* **Exercise aim**
Copy the material below word for word, keeping every line as it stands.

* **Material for the task**
========

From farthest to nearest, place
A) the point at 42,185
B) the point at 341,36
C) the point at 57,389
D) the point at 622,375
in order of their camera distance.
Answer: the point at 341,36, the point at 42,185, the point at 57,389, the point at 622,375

========

* **Result below**
From farthest to nearest, place
A) the point at 42,185
B) the point at 341,36
C) the point at 57,389
D) the point at 622,375
in order of their camera distance.
Answer: the point at 341,36, the point at 42,185, the point at 57,389, the point at 622,375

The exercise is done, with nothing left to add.